John Read
- Sport country: England
- Professional: 1991–2003
- Highest ranking: 62 (1998–99)
- Best ranking finish: Quarter-final (x2)

= John Read (snooker player) =

English snooker player

John Read is an English former professional snooker player. Read competed between 1991 and 2003, with his highest ranking being 62nd. His most notable tournament run was at the 1996 Malta Masters, where he was beaten in the final by Mark Davis.

==Career==
Read turned professional in 1991, making an immediate impact at the 1992 Asian Open; there, in only his fifth ranking tournament, he reached the quarter-finals, defeating seven players - including Fred Davis, John Virgo and Rex Williams - to qualify for the final stages in Bangkok before also eliminating Brian Morgan and David Roe. He could not progress any further, however, as Joe Swail whitewashed him 5–0 to reach the semi-finals.

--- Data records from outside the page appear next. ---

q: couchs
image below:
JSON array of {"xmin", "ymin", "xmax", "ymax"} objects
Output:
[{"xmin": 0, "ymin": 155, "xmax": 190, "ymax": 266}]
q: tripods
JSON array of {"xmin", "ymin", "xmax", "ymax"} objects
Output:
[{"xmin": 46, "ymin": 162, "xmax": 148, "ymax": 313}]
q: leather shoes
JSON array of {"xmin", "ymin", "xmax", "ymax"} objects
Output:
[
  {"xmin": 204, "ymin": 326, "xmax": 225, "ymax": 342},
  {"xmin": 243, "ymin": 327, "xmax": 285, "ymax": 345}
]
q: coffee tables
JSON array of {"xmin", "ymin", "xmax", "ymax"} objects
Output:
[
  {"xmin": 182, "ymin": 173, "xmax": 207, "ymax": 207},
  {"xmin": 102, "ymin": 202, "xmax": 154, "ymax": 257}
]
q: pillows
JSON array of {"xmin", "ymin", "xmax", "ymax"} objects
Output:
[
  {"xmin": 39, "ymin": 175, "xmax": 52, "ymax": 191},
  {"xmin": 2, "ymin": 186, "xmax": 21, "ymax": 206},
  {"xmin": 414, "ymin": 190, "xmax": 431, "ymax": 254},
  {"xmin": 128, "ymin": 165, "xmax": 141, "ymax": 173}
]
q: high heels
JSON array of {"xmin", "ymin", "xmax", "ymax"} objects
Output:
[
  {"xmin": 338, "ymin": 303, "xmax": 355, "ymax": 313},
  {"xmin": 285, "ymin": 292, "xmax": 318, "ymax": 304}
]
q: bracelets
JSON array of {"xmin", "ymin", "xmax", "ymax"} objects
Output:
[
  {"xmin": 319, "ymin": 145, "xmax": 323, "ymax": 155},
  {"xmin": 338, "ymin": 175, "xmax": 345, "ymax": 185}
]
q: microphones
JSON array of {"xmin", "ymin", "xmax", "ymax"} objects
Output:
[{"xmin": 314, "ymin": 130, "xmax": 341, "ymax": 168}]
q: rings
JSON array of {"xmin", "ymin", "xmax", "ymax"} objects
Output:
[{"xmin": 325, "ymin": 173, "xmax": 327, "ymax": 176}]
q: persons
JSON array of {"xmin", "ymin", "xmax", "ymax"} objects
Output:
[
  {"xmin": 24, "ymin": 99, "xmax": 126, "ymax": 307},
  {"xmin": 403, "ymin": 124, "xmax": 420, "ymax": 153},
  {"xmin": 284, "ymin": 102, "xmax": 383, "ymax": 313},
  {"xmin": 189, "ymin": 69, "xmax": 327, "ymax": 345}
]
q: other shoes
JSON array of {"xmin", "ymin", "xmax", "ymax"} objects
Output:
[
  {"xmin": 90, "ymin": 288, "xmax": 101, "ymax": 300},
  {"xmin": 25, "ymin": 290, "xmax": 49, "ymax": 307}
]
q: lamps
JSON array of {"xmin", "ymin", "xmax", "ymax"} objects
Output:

In the following year's edition of the Asian Open, Read reached the last 32, where he lost 3–5 to Nick Fruin; his only other performance of note during the 1992–93 season came in qualifying for the World Championship, where he reached the last 48. Requiring only one more win to reach the Crucible Theatre for the first time, he lost 9–10 to Tony Jones, finishing the season ranked 78th.

Having came close to reaching his second ranking event quarter-final at the 1995 Welsh Open - where he lost 4–5 to Peter Ebdon in the last 16 - Read was one of the players invited to compete in the 1996 Malta Masters in May 1996. As part of a sixteen-man field, he defeated amateur Amnuayporn Chotipong 4–0, Gary Wilkinson 4–2 and Suriya Suwannasingh 5–3 to reach the first final of his professional career. He could not capture his first title, as Mark Davis beat him 6–3.

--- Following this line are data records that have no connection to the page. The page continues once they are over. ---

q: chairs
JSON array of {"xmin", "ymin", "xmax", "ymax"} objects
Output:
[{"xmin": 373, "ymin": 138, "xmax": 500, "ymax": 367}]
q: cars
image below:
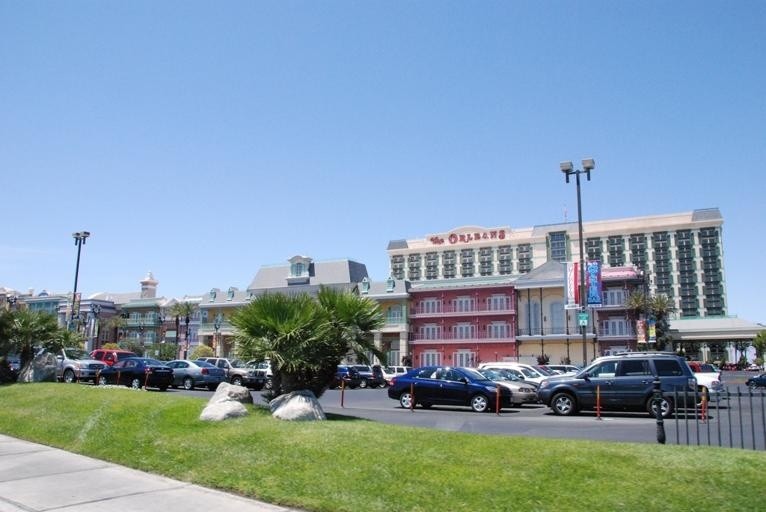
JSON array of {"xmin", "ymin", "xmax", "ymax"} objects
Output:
[
  {"xmin": 88, "ymin": 348, "xmax": 137, "ymax": 367},
  {"xmin": 165, "ymin": 359, "xmax": 226, "ymax": 390},
  {"xmin": 3, "ymin": 356, "xmax": 24, "ymax": 382},
  {"xmin": 37, "ymin": 348, "xmax": 109, "ymax": 384},
  {"xmin": 477, "ymin": 354, "xmax": 721, "ymax": 407},
  {"xmin": 98, "ymin": 356, "xmax": 176, "ymax": 390},
  {"xmin": 388, "ymin": 365, "xmax": 513, "ymax": 414},
  {"xmin": 745, "ymin": 372, "xmax": 766, "ymax": 389}
]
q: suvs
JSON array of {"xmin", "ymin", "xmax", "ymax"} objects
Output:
[
  {"xmin": 195, "ymin": 357, "xmax": 274, "ymax": 390},
  {"xmin": 537, "ymin": 352, "xmax": 701, "ymax": 417},
  {"xmin": 336, "ymin": 364, "xmax": 415, "ymax": 389}
]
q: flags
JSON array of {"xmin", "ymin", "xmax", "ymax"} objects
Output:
[
  {"xmin": 636, "ymin": 318, "xmax": 648, "ymax": 344},
  {"xmin": 647, "ymin": 319, "xmax": 657, "ymax": 343},
  {"xmin": 584, "ymin": 259, "xmax": 604, "ymax": 308},
  {"xmin": 562, "ymin": 262, "xmax": 581, "ymax": 310}
]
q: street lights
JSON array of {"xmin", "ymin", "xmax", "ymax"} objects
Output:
[
  {"xmin": 560, "ymin": 158, "xmax": 595, "ymax": 368},
  {"xmin": 6, "ymin": 294, "xmax": 19, "ymax": 309},
  {"xmin": 635, "ymin": 268, "xmax": 653, "ymax": 318},
  {"xmin": 69, "ymin": 231, "xmax": 91, "ymax": 324}
]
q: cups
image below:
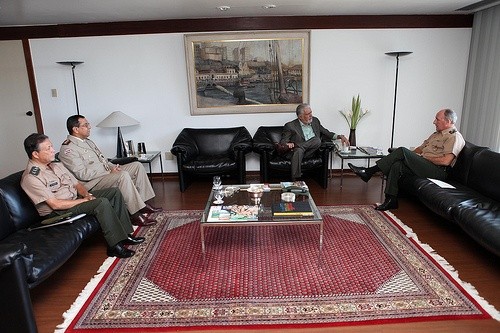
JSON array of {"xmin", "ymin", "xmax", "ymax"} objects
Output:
[
  {"xmin": 343, "ymin": 142, "xmax": 349, "ymax": 152},
  {"xmin": 212, "ymin": 176, "xmax": 222, "ymax": 188},
  {"xmin": 138, "ymin": 142, "xmax": 146, "ymax": 154}
]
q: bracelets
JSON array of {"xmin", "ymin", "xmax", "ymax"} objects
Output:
[{"xmin": 84, "ymin": 193, "xmax": 93, "ymax": 196}]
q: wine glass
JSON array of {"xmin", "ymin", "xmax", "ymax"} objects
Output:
[{"xmin": 213, "ymin": 188, "xmax": 225, "ymax": 204}]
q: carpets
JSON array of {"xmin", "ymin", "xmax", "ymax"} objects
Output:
[{"xmin": 55, "ymin": 202, "xmax": 500, "ymax": 333}]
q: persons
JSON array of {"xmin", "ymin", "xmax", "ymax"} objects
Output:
[
  {"xmin": 58, "ymin": 115, "xmax": 163, "ymax": 226},
  {"xmin": 21, "ymin": 133, "xmax": 145, "ymax": 257},
  {"xmin": 347, "ymin": 108, "xmax": 465, "ymax": 211},
  {"xmin": 275, "ymin": 103, "xmax": 350, "ymax": 181}
]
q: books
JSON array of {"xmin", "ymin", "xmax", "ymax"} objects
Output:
[
  {"xmin": 280, "ymin": 181, "xmax": 309, "ymax": 195},
  {"xmin": 272, "ymin": 201, "xmax": 313, "ymax": 217},
  {"xmin": 357, "ymin": 146, "xmax": 383, "ymax": 155}
]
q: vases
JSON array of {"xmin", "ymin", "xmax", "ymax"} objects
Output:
[{"xmin": 349, "ymin": 129, "xmax": 356, "ymax": 147}]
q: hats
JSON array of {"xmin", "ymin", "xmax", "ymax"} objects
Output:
[{"xmin": 41, "ymin": 211, "xmax": 73, "ymax": 225}]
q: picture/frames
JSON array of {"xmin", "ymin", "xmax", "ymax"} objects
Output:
[{"xmin": 184, "ymin": 30, "xmax": 312, "ymax": 116}]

The result in Malta did not inspire better performances during 1996–97, but in the following season, Read reached his second career quarter-final, in the 1997 Grand Prix. Ranked 70th for the season, he beat Dean Reynolds 5–3 before eliminating three consecutive players who themselves were ranked in the top 32 - Rod Lawler 5–3, Ronnie O'Sullivan 5–2 and Tony Drago 5–3 - to set up a meeting with John Higgins. Higgins proved too strong a challenge for Read; he scored only 48 points in a 0–5 defeat.

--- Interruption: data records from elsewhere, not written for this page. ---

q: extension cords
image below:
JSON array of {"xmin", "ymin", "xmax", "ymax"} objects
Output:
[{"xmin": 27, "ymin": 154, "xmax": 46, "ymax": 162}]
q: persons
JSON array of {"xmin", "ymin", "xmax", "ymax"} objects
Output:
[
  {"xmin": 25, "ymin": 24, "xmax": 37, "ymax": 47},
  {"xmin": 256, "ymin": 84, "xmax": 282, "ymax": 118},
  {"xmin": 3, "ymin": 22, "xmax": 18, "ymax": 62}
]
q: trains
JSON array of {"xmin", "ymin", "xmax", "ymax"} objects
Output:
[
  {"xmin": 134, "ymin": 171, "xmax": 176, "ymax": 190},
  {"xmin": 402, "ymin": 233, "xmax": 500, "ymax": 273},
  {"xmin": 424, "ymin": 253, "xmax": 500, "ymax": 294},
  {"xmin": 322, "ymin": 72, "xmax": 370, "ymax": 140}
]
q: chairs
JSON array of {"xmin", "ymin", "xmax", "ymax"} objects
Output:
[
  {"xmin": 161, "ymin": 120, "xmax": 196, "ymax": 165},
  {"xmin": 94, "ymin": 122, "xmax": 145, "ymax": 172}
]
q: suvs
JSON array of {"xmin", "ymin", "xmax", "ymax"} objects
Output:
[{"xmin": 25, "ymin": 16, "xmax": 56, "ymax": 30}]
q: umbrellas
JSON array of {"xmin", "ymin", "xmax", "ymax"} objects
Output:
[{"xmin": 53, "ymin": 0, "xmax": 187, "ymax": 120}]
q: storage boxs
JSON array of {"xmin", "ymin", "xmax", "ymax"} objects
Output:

Thanks to his efforts in the Grand Prix, Read entered the 1998/1999 season ranked within the top 64, at 62nd, but his best showing that season came at the UK Championship, where he reached the last 32 before losing 5–9 to Lawler(However, his 1st round opponent, Ronnie O'Sullivan withdrew from the match due to exhaustion). He qualified once in his career for the final stages of the World Championship at the Crucible Theatre, in the 2000 edition of the event. However, after beating Davis, Neal Foulds and Morgan to qualify, he lost 4–10 in the first round to the eventual champion, Mark Williams.

The 2000 World Championship was the last time Read featured at the venue stage of a ranking tournament; with poor performances in qualifying events between 2000 and 2003, he slipped from 63rd in the rankings for the 1999–2000 season to 98th at the end of 2002–03, and at that time was relegated from the main tour.